Economist Martin Armstrong warns that a new bill which directs the TSA to apprehend and investigate anyone “suspected of committing a crime” would turn the federal agency into a new branch of the IRS.
The TSA Office of Inspection Accountability Act (H.R. 719), introduced on Wednesday by U.S. Rep. John Katko, would require TSA Criminal Investigators to spend a minimum of 50% of their time “investigating, apprehending, or detaining individuals suspected of committing a crime.”
According to Armstrong, the legislation would create a new kind of “Berlin Wall around all American citizens” because it would provide the federal agency with a huge remit to prevent people from traveling.

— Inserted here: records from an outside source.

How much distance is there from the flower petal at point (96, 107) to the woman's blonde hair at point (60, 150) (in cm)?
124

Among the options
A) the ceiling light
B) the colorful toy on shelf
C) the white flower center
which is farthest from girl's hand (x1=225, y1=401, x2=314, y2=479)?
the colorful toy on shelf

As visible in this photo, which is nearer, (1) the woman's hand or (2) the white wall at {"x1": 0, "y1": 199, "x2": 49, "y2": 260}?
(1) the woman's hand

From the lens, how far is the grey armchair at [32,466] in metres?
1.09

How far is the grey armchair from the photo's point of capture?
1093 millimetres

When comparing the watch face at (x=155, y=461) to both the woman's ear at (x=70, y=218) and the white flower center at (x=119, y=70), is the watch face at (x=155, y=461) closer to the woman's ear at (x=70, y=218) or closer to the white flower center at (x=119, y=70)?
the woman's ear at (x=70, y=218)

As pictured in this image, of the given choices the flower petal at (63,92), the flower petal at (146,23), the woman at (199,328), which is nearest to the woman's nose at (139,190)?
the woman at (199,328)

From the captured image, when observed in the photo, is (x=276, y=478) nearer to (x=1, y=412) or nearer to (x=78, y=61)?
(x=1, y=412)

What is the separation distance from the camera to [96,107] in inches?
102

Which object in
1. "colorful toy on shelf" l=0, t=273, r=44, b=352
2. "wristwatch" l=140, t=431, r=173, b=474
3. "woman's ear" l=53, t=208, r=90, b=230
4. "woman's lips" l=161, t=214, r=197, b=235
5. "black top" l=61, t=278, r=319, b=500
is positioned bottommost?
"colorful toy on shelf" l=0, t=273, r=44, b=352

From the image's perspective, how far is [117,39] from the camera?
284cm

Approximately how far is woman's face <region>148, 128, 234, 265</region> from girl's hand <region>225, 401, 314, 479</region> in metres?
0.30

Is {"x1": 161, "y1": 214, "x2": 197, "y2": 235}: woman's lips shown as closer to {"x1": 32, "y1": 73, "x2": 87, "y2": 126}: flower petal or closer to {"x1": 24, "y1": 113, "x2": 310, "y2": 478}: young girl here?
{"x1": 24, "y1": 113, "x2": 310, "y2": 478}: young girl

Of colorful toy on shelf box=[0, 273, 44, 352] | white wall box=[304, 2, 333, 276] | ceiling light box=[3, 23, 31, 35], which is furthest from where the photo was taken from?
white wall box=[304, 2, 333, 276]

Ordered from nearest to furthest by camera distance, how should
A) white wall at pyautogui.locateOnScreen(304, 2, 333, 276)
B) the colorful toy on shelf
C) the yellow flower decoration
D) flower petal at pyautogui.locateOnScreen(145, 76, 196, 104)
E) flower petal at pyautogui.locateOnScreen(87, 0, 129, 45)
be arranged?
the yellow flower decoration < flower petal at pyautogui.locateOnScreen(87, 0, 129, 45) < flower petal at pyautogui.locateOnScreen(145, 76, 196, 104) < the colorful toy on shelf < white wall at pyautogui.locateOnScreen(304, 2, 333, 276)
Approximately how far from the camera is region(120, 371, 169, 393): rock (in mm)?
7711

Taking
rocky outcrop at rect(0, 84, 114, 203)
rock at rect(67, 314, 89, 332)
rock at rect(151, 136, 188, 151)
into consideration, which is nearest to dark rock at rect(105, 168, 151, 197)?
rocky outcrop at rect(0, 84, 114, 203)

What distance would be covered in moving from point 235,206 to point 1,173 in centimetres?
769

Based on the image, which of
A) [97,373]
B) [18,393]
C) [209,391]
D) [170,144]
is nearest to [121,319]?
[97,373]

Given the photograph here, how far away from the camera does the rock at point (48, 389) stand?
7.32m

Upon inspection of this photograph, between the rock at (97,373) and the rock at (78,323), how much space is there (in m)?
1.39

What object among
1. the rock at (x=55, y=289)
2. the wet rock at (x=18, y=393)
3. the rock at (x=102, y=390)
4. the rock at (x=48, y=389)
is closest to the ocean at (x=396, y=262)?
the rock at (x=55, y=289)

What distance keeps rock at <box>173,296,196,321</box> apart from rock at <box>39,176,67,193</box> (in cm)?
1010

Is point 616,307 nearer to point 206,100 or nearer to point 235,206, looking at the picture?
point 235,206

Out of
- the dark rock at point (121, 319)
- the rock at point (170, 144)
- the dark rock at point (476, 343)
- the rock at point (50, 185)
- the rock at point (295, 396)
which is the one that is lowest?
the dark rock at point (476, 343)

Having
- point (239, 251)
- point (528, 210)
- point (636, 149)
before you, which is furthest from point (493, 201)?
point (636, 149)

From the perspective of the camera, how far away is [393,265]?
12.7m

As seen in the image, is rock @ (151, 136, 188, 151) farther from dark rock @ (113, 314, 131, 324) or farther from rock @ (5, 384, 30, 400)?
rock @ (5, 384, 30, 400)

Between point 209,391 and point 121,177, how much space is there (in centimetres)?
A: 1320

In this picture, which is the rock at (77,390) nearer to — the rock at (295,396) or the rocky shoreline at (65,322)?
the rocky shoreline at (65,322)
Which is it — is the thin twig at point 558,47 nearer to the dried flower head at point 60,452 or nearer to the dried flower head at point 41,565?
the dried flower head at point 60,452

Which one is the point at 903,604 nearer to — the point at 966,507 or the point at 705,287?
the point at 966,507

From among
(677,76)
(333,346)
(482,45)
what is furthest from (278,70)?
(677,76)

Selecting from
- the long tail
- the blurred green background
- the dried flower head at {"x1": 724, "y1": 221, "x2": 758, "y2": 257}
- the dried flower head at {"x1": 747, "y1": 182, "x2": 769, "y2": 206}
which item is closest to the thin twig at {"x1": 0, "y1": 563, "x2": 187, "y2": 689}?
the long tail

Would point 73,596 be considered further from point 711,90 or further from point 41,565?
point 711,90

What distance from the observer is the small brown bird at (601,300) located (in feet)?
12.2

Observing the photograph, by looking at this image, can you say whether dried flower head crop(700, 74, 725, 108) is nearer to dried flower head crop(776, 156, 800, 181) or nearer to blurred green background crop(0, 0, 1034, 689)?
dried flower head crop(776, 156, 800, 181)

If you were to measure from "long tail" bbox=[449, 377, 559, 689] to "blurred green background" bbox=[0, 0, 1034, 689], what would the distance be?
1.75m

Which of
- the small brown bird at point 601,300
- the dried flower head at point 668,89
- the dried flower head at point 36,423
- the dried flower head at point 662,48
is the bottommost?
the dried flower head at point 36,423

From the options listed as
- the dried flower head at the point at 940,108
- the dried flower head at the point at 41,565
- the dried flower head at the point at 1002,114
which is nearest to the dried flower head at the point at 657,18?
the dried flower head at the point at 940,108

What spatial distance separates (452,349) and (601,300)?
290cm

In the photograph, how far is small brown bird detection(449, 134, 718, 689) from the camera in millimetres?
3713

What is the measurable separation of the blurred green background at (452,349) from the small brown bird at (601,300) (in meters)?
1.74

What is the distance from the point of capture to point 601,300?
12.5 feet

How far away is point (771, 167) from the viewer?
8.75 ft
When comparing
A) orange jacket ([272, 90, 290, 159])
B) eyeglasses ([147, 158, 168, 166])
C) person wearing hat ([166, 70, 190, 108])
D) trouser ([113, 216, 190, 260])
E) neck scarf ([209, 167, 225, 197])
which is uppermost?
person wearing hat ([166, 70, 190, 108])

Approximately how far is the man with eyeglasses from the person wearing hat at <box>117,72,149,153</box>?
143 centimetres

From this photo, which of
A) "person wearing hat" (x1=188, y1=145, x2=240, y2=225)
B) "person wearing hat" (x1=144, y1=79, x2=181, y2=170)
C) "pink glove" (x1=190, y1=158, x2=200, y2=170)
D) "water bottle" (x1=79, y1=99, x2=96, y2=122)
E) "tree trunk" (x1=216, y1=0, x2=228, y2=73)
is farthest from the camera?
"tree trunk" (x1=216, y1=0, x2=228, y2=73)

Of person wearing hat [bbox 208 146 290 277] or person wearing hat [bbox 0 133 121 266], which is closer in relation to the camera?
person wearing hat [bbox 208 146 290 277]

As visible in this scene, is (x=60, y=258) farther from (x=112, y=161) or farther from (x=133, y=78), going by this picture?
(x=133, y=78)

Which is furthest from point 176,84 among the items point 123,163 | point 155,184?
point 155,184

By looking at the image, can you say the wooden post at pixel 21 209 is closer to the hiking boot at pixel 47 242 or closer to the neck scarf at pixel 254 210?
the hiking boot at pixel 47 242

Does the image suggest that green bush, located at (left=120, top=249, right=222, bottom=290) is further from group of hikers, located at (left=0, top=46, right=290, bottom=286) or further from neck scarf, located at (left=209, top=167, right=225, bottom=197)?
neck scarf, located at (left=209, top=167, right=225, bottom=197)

“Katko is a former federal prosecutor. So he knows precisely what he is doing writing a law that is so broad, that anyone suspected of a crime cannot leave the country,” writes Armstrong. “This is any crime. Keeping gold in a safe deposit box is money laundering carrying up to 25 years in prison.”
“This bill will now result in the arrest of anyone for any alleged crime whatsoever and that will apply to taxes,” warns the economist, accusing Katko of, “converting the TSA into a police force less concerned about air safety and focused more on catching anyone the government can argue violates some law federal or state.”
“It is so broad, this would apply to domestic disputes as well,” he adds.
The legislation has bipartisan support and according to Rep. Katco will, “provide a thoughtful response to create safer airports across our country.”
Armstrong notes that the new bill follows the implementation of FATCA, the Foreign Account Tax Compliance Act, which critics say, “turns foreign banks and other financial institutions into enforcement arms of America’s Internal Revenue Service,” because it forces them to report clients to the feds or face large punitive penalties.
The TSA already delves into a treasure trove of private information about all Americans in the name of security before they even arrive at the airport, including tax identification numbers, vehicle and job history, and property ownership records.
It’s somewhat ironic that the TSA could now take on duties normally performed by the IRS given that the two bodies routinely compete for the position of most loathed federal agency in America.